[Exercise details] Copy out every one of the following rows verbatim.

[Exercise inputs]
:::::
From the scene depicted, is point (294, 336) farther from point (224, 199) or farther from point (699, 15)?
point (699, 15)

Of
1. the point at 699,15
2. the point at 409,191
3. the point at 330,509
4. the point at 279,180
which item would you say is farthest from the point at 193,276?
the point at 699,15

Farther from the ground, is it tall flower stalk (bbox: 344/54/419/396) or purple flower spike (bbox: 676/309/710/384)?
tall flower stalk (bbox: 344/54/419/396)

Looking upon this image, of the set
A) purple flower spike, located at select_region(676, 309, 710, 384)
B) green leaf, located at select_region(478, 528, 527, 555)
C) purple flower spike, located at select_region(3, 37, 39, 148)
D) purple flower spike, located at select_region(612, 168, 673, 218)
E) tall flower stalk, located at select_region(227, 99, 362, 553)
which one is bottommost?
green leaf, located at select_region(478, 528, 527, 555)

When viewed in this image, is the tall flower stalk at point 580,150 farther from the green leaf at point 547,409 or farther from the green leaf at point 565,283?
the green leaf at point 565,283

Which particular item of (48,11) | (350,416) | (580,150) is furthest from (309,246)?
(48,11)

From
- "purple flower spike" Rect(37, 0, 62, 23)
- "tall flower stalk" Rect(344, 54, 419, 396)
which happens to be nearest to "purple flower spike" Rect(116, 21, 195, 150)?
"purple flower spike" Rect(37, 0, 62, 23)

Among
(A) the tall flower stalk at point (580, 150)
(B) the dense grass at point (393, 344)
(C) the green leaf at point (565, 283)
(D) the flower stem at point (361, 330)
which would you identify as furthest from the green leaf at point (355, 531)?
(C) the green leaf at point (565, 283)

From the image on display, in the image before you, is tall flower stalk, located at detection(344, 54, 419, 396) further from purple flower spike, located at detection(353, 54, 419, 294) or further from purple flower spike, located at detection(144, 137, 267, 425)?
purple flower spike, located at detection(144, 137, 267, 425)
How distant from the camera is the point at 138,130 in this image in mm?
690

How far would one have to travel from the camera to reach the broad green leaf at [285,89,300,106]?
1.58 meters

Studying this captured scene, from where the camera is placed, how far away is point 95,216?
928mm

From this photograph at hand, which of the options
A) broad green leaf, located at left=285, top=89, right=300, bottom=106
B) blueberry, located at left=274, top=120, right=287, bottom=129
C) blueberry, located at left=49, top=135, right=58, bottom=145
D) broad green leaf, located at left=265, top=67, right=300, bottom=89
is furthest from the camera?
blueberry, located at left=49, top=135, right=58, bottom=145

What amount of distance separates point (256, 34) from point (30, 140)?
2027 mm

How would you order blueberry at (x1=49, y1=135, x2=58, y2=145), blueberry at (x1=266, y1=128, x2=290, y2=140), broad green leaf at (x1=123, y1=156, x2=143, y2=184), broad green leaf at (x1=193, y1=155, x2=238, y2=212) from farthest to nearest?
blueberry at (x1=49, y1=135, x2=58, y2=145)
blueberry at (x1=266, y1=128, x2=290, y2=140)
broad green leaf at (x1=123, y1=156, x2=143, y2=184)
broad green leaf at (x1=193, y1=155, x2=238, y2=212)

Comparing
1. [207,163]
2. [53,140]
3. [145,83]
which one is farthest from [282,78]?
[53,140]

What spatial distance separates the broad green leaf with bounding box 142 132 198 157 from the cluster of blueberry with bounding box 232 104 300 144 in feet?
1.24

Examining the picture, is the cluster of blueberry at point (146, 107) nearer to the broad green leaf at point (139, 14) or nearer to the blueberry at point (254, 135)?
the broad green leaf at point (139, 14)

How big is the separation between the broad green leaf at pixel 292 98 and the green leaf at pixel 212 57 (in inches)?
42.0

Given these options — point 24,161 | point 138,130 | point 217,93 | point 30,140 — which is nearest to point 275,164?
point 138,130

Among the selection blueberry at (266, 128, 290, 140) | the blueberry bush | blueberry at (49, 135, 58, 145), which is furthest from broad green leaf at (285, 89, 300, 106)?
:::::
[Exercise output]
From the scene depicted, is point (294, 336) farther from point (224, 199) or farther from point (699, 15)?
point (699, 15)

Of
1. the point at 699,15
2. the point at 409,191
3. the point at 330,509
4. the point at 279,180
which item would you say is farthest from the point at 193,276?
the point at 699,15

Farther from the ground, is it tall flower stalk (bbox: 344/54/419/396) or purple flower spike (bbox: 676/309/710/384)?
tall flower stalk (bbox: 344/54/419/396)

Looking upon this image, of the set
A) purple flower spike, located at select_region(676, 309, 710, 384)
B) green leaf, located at select_region(478, 528, 527, 555)
C) purple flower spike, located at select_region(3, 37, 39, 148)
D) purple flower spike, located at select_region(612, 168, 673, 218)
E) tall flower stalk, located at select_region(227, 99, 362, 553)
which one is bottommost?
green leaf, located at select_region(478, 528, 527, 555)

When viewed in this image, is the tall flower stalk at point 580,150 farther from the green leaf at point 547,409 or farther from the green leaf at point 565,283?
the green leaf at point 565,283

Which particular item of (48,11) | (350,416) | (580,150) is furthest from (309,246)?
(48,11)

From
- "purple flower spike" Rect(37, 0, 62, 23)
- "tall flower stalk" Rect(344, 54, 419, 396)
which happens to be nearest to "purple flower spike" Rect(116, 21, 195, 150)?
"purple flower spike" Rect(37, 0, 62, 23)

Among
(A) the tall flower stalk at point (580, 150)
(B) the dense grass at point (393, 344)
(C) the green leaf at point (565, 283)
(D) the flower stem at point (361, 330)
which would you identify as furthest from the green leaf at point (355, 531)?
(C) the green leaf at point (565, 283)

From the image on display, in the image before you, is tall flower stalk, located at detection(344, 54, 419, 396) further from purple flower spike, located at detection(353, 54, 419, 294) or further from purple flower spike, located at detection(144, 137, 267, 425)?
purple flower spike, located at detection(144, 137, 267, 425)
How distant from the camera is the point at 138,130 in this image in mm?
690

How far would one have to travel from the camera to reach the broad green leaf at [285,89,300,106]?
1.58 meters

Studying this captured scene, from where the camera is placed, how far away is point 95,216?
928mm

From this photograph at hand, which of the options
A) broad green leaf, located at left=285, top=89, right=300, bottom=106
B) blueberry, located at left=274, top=120, right=287, bottom=129
C) blueberry, located at left=49, top=135, right=58, bottom=145
D) broad green leaf, located at left=265, top=67, right=300, bottom=89
is furthest from the camera?
blueberry, located at left=49, top=135, right=58, bottom=145

What amount of distance separates point (256, 34) from point (30, 140)?
2027 mm

How would you order blueberry at (x1=49, y1=135, x2=58, y2=145), blueberry at (x1=266, y1=128, x2=290, y2=140), broad green leaf at (x1=123, y1=156, x2=143, y2=184), broad green leaf at (x1=193, y1=155, x2=238, y2=212) from farthest to nearest?
blueberry at (x1=49, y1=135, x2=58, y2=145)
blueberry at (x1=266, y1=128, x2=290, y2=140)
broad green leaf at (x1=123, y1=156, x2=143, y2=184)
broad green leaf at (x1=193, y1=155, x2=238, y2=212)

Comparing
1. [207,163]
2. [53,140]
3. [145,83]
which one is farthest from [282,78]?
[53,140]

What spatial distance separates the broad green leaf with bounding box 142 132 198 157 from the cluster of blueberry with bounding box 232 104 300 144 in feet?
1.24

Examining the picture, is the cluster of blueberry at point (146, 107) nearer to the broad green leaf at point (139, 14) or nearer to the blueberry at point (254, 135)?
the broad green leaf at point (139, 14)

How big is the separation between the broad green leaf at pixel 292 98 and the green leaf at pixel 212 57 (in inches)?
42.0

Given these options — point 24,161 | point 138,130 | point 217,93 | point 30,140 — which is nearest to point 275,164?
point 138,130

Among the selection blueberry at (266, 128, 290, 140) | the blueberry bush | blueberry at (49, 135, 58, 145), which is furthest from broad green leaf at (285, 89, 300, 106)?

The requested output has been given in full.